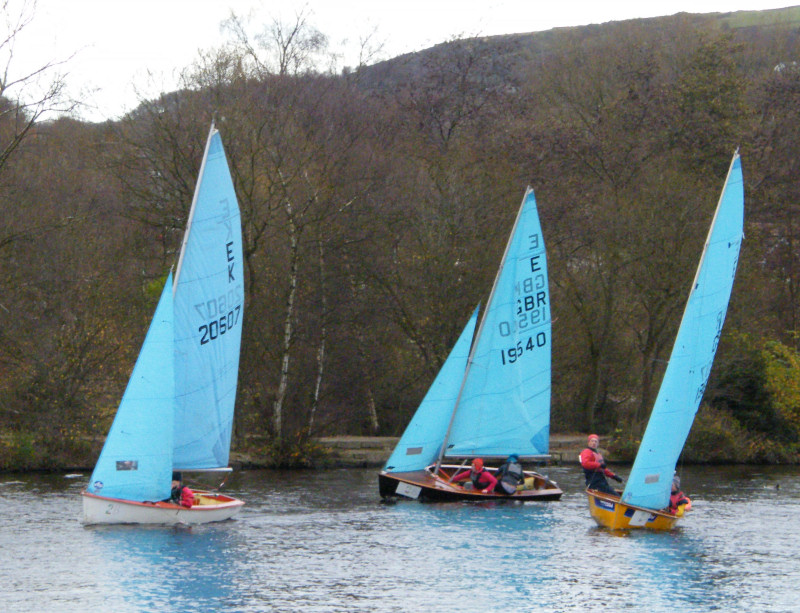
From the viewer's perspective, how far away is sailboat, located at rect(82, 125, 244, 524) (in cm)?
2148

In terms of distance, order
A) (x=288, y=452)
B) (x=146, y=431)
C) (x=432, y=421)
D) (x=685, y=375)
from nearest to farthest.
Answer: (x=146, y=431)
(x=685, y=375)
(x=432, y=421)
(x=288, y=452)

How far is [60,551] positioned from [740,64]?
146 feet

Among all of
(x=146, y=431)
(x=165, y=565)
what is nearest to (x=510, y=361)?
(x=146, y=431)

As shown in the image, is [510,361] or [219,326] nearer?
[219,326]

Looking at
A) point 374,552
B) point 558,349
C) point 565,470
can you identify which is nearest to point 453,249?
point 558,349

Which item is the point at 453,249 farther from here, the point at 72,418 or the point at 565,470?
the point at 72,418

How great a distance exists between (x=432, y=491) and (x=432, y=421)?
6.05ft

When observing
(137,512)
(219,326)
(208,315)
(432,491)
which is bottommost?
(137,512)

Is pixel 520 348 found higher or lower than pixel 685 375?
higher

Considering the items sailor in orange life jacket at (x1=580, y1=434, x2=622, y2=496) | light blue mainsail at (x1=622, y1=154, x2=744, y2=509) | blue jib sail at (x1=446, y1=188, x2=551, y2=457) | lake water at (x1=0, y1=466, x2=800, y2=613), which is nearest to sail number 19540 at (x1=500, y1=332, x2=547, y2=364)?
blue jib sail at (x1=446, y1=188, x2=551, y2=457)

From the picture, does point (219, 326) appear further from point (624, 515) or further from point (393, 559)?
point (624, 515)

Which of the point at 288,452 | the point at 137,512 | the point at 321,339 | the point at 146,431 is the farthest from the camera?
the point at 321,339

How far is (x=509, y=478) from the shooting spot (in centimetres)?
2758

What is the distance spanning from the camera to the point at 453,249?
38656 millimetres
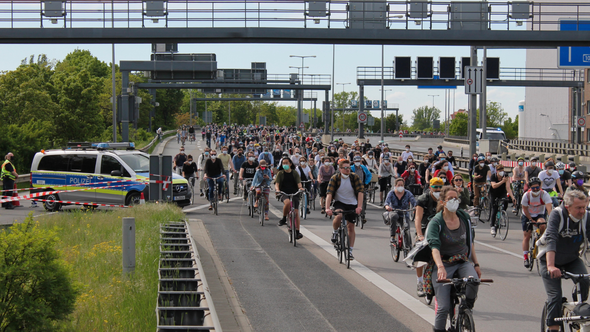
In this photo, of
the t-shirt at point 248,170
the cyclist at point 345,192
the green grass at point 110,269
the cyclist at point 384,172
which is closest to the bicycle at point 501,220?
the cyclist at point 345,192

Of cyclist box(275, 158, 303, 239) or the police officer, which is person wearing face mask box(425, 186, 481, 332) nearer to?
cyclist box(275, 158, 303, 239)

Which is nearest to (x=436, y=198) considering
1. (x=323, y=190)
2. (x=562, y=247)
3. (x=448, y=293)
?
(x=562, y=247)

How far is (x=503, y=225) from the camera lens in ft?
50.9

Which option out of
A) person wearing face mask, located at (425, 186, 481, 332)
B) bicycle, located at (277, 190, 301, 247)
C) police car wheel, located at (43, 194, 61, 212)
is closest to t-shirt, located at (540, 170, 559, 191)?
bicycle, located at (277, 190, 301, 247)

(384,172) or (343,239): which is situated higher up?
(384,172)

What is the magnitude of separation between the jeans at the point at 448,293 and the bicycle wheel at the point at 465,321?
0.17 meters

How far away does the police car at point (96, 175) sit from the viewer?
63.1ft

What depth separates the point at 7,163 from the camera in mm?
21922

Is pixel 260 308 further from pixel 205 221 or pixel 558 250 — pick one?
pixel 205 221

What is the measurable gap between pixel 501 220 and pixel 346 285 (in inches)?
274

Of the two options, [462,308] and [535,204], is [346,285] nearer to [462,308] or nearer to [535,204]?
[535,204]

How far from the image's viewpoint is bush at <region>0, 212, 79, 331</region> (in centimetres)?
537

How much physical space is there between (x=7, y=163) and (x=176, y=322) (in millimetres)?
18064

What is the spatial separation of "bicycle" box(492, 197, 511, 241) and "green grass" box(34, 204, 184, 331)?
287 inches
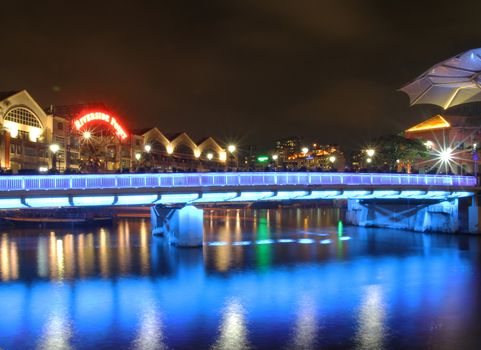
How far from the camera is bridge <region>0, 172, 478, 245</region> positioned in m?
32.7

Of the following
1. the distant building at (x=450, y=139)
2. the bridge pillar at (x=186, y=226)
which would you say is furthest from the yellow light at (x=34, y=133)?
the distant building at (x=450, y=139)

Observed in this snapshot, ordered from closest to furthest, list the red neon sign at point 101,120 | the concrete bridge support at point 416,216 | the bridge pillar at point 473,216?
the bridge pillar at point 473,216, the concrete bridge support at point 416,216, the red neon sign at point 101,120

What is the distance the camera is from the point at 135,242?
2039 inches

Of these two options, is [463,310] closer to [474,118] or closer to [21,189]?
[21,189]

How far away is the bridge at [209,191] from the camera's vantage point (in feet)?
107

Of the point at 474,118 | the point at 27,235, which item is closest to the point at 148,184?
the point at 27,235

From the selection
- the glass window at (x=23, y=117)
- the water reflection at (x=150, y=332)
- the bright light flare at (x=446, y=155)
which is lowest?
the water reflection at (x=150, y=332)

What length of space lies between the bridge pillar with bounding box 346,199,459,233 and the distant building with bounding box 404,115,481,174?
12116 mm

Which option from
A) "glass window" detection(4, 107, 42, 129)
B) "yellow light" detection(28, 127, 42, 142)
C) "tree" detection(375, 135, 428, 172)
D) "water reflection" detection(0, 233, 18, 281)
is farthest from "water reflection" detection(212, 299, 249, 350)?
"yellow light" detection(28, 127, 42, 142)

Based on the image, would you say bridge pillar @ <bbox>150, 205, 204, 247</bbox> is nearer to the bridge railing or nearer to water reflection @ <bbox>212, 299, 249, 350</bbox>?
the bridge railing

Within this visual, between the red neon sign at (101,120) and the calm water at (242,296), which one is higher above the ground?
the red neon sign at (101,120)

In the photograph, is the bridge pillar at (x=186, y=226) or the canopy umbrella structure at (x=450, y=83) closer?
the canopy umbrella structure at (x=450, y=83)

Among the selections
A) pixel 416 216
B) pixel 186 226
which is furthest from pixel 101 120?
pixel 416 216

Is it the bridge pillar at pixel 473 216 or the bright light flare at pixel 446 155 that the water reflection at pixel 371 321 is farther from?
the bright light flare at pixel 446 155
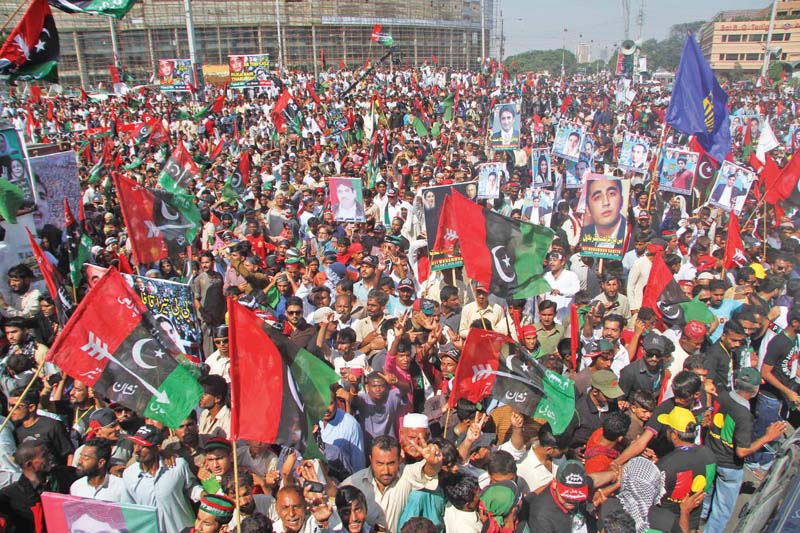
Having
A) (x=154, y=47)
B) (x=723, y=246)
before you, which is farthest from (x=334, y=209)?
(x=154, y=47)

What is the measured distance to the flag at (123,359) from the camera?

• WHAT IS NEEDED: Rewrite all of the material above, substituting "yacht" for "sailboat" and keeping every other word the same. Leave out the pictures.

• TASK SOLUTION:
From the viewer's perspective, how far away is yacht, located at rect(82, 125, 244, 524) (in cm)?
2148

In terms of distance, order
A) (x=288, y=452)
B) (x=146, y=431)
C) (x=432, y=421)
D) (x=685, y=375)
from nearest to farthest.
Answer: (x=146, y=431)
(x=685, y=375)
(x=432, y=421)
(x=288, y=452)

How far is [60,551] positioned from [740,64]?
146 feet

Among all of
(x=146, y=431)
(x=165, y=565)
what is nearest to (x=510, y=361)?
(x=146, y=431)

As shown in the image, is [510,361] or [219,326] nearer?
[219,326]

Looking at
A) point 374,552
B) point 558,349
C) point 565,470
can you identify which is nearest to point 453,249?
point 558,349

Which item is the point at 453,249 farther from here, the point at 72,418 or the point at 565,470?
the point at 72,418

How great a distance exists between (x=432, y=491) and (x=432, y=421)?
6.05ft

When observing
(137,512)
(219,326)
(208,315)
(432,491)
which is bottommost?
(137,512)

Is pixel 520 348 found higher or lower than pixel 685 375?
higher

Considering the items sailor in orange life jacket at (x1=580, y1=434, x2=622, y2=496) | light blue mainsail at (x1=622, y1=154, x2=744, y2=509) | blue jib sail at (x1=446, y1=188, x2=551, y2=457) | lake water at (x1=0, y1=466, x2=800, y2=613), which is nearest to sail number 19540 at (x1=500, y1=332, x2=547, y2=364)?
blue jib sail at (x1=446, y1=188, x2=551, y2=457)

From the picture, does point (219, 326) appear further from point (624, 515) or further from point (393, 559)?
point (624, 515)

Which of the point at 288,452 | the point at 137,512 | the point at 321,339 | the point at 146,431 is the farthest from the camera?
the point at 321,339

How far is (x=509, y=478) from the shooting spot (in centimetres)?
2758

What is the distance spanning from the camera to the point at 453,249?
38656 millimetres
In this photo, of
the t-shirt at point 248,170
the cyclist at point 345,192
the green grass at point 110,269
the cyclist at point 384,172
which is closest to the bicycle at point 501,220?
the cyclist at point 345,192

Of cyclist box(275, 158, 303, 239) or the police officer, which is person wearing face mask box(425, 186, 481, 332) nearer to?
cyclist box(275, 158, 303, 239)

Which is nearest to (x=436, y=198) considering
1. (x=323, y=190)
2. (x=562, y=247)
3. (x=448, y=293)
?
(x=562, y=247)

How far is (x=503, y=225) from the camera lens in ft?
50.9

Which option out of
A) person wearing face mask, located at (425, 186, 481, 332)
B) bicycle, located at (277, 190, 301, 247)
C) police car wheel, located at (43, 194, 61, 212)
is closest to t-shirt, located at (540, 170, 559, 191)?
bicycle, located at (277, 190, 301, 247)

(384,172) or (343,239): which is situated higher up?
(384,172)

What is the magnitude of separation between the jeans at the point at 448,293 and the bicycle wheel at the point at 465,321?
0.17 meters

How far away does the police car at point (96, 175) sit from the viewer?
63.1ft

What depth separates the point at 7,163 from the camera in mm?
21922

Is pixel 260 308 further from pixel 205 221 or pixel 558 250 — pick one?
pixel 205 221

What is the measurable gap between pixel 501 220 and pixel 346 285 (in inches)?
274

Of the two options, [462,308] and [535,204], is [346,285] nearer to [462,308] or nearer to [535,204]?
[535,204]

How far from the image's viewpoint is bush at <region>0, 212, 79, 331</region> (in centimetres)?
537

How much physical space is there between (x=7, y=163) and (x=176, y=322) (in millimetres)?
18064

What is the spatial separation of "bicycle" box(492, 197, 511, 241) and "green grass" box(34, 204, 184, 331)?
287 inches
How far from the camera is bridge <region>0, 172, 478, 245</region> positioned in m?
32.7

Of the following
1. the distant building at (x=450, y=139)
2. the bridge pillar at (x=186, y=226)
which would you say is furthest from the yellow light at (x=34, y=133)?
the distant building at (x=450, y=139)

Observed in this snapshot, ordered from closest to furthest, list the red neon sign at point 101,120 | the concrete bridge support at point 416,216 | the bridge pillar at point 473,216?
the bridge pillar at point 473,216, the concrete bridge support at point 416,216, the red neon sign at point 101,120

What is the distance the camera is from the point at 135,242?
2039 inches

Of these two options, is [463,310] closer to [474,118] or closer to [21,189]?
[21,189]

How far away is the bridge at [209,191] from the camera's vantage point (in feet)?
107

Of the point at 474,118 | the point at 27,235, which item is closest to the point at 148,184?
the point at 27,235

From the selection
- the glass window at (x=23, y=117)
- the water reflection at (x=150, y=332)
- the bright light flare at (x=446, y=155)
which is lowest?
the water reflection at (x=150, y=332)

What length of space lies between the bridge pillar with bounding box 346,199,459,233 and the distant building with bounding box 404,115,481,174?
12116 mm

Which option from
A) "glass window" detection(4, 107, 42, 129)
B) "yellow light" detection(28, 127, 42, 142)
C) "tree" detection(375, 135, 428, 172)
D) "water reflection" detection(0, 233, 18, 281)
is farthest from "water reflection" detection(212, 299, 249, 350)?
"yellow light" detection(28, 127, 42, 142)

Based on the image, would you say bridge pillar @ <bbox>150, 205, 204, 247</bbox> is nearer to the bridge railing or nearer to water reflection @ <bbox>212, 299, 249, 350</bbox>?
the bridge railing

Within this visual, between the red neon sign at (101,120) and the calm water at (242,296), which one is higher above the ground?
the red neon sign at (101,120)

In the photograph, is the bridge pillar at (x=186, y=226) or the canopy umbrella structure at (x=450, y=83) closer?
the canopy umbrella structure at (x=450, y=83)

Among the selections
A) pixel 416 216
B) pixel 186 226
which is furthest from pixel 101 120?
pixel 416 216

Is it the bridge pillar at pixel 473 216 or the bright light flare at pixel 446 155 that the water reflection at pixel 371 321 is farther from?
the bright light flare at pixel 446 155
Having
A) (x=154, y=47)
B) (x=723, y=246)
before you, which is farthest from (x=334, y=209)?
(x=154, y=47)

What is the measured distance to the flag at (123,359) from the camera?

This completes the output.